How software compression works

Table of contents

Software compression is everywhere, from network transmissions to data storage. But how does it reduce the size of data without losing information? This article discusses the basic principles used in compression algorithms.

An abstract example of compression

To understand compression, let's look at a very abstract example. Consider you were given the following text, with the task to reduce it's size:

the big red cat chased the small gray cat around the garden

One way to accomplish this goal is to replace recurring character sequences with an index from a dictionary. For example, the word "the" appears 3 times in the text, and the word " cat" (note the whitespace in front!) appears twice. So the text could be reformatted like this:

  1. "the"
  2. " cat"
1 big red2 chased 1 small gray2 around 1 garden.

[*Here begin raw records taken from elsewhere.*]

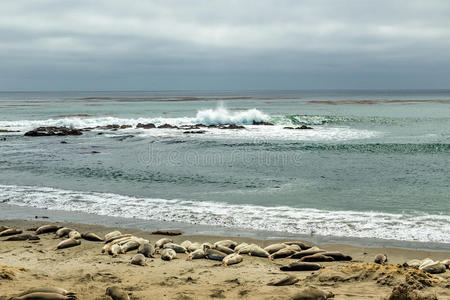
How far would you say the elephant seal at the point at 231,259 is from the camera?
7.72 metres

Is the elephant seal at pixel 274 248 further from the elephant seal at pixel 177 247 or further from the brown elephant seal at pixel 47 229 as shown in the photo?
the brown elephant seal at pixel 47 229

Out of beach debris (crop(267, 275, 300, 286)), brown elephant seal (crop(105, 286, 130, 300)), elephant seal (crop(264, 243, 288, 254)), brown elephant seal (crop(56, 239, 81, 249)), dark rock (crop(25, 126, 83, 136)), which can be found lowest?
brown elephant seal (crop(56, 239, 81, 249))

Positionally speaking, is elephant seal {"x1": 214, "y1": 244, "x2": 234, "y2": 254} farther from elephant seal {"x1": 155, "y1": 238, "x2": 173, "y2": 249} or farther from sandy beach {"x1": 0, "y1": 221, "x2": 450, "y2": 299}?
elephant seal {"x1": 155, "y1": 238, "x2": 173, "y2": 249}

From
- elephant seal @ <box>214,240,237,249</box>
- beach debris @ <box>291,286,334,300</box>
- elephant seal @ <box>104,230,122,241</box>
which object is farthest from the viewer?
elephant seal @ <box>104,230,122,241</box>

This reduces the original text from 59 characters, to 55 (48 in the sentence, and 7 in the dictionary needed to decode it).

The difference between compression levels

Many compression software allow choosing a compression level, that will affect the compression ratio of the output file. The tradeoff here is that compression will take significantly more time and processing power by considering more options for replacing sequences in the data, in order to achieve the smallest possible output size. This tradeoff entirely depends on context: while long-term storage or archiving solutions greatly benefit from better compression, lower-latency use cases like voice calls or network requests often cannot entertain long delays between messages while one side compresses the data, and will opt to use lower comperssion levels to minimize delays between data transfers.

With higher compression levels, the algorithm will be more eager to consider smaller patterns for replacement, with less overall impact on filesize. As an example, if a text contained the word "apartment" twice and the word "as" twice, then "apartment" would yield up to 9 saved characters, while "as" would only save 2 characters, while causing the same work for the algorithm to go through the text and replace the words. A lower compression ratio may choose to skip patterns that are too small or don't appear often enough, whereas a higher compression level will be more eager to save as many characters as it can.

Why some files compress better than others

The type of data to compress can have a huge impact on the efficiency of the compression itself. Consider these examples:

A gray wolf ran through the forest.
aaa aaa aaa aaa aaa aaa aaa aaa aaa aaa aaa aaa aaa aaa aaa aaa aaa aaa aaa aaa aaa aaa aaa aaa aaa aaa aaa aaa aaa aaa aaa aaa aaa aaa aaa aaa aaa aaa aaa aaa aaa aaa aaa aaa aaa aaa aaa aaa aaa aaa aaa aaa aaa aaa aaa aaa aaa aaa aaa aaa aaa aaa aaa aaa aaa aaa aaa aaa aaa aaa aaa aaa aaa aaa aaa aaa aaa aaa aaa aaa aaa aaa aaa aaa aaa aaa aaa aaa aaa aaa

The first sentence contains only "th" as a recurring character pattern, and only twice. The second one consists of a single pattern, which can be compressed much higher. Assuming the algorithm were tho pick "aaa aaa aaa " (note the whitespace at the end) as it's pattern, the substitution would look like this:

  1. "aaa aaa aaa "
11111111111111111111111111111aaa aaa aaa

With our simplified compression algorithm, the first sentence would stay at 35 characters (33 int ext and two from dictionary), but the second (which is considerably longer) compresses from 359 characters to only only 52 (40 in the text and 12 in the dictionary). This lesson can also be applied to most compression algorithms when handling text: structured or recurring patterns will compress better than texts with less recurring patterns. Things like human words will often compress well, as many words will repeat throughout longer texts, like "the", "as", "or", "to", "and" etc.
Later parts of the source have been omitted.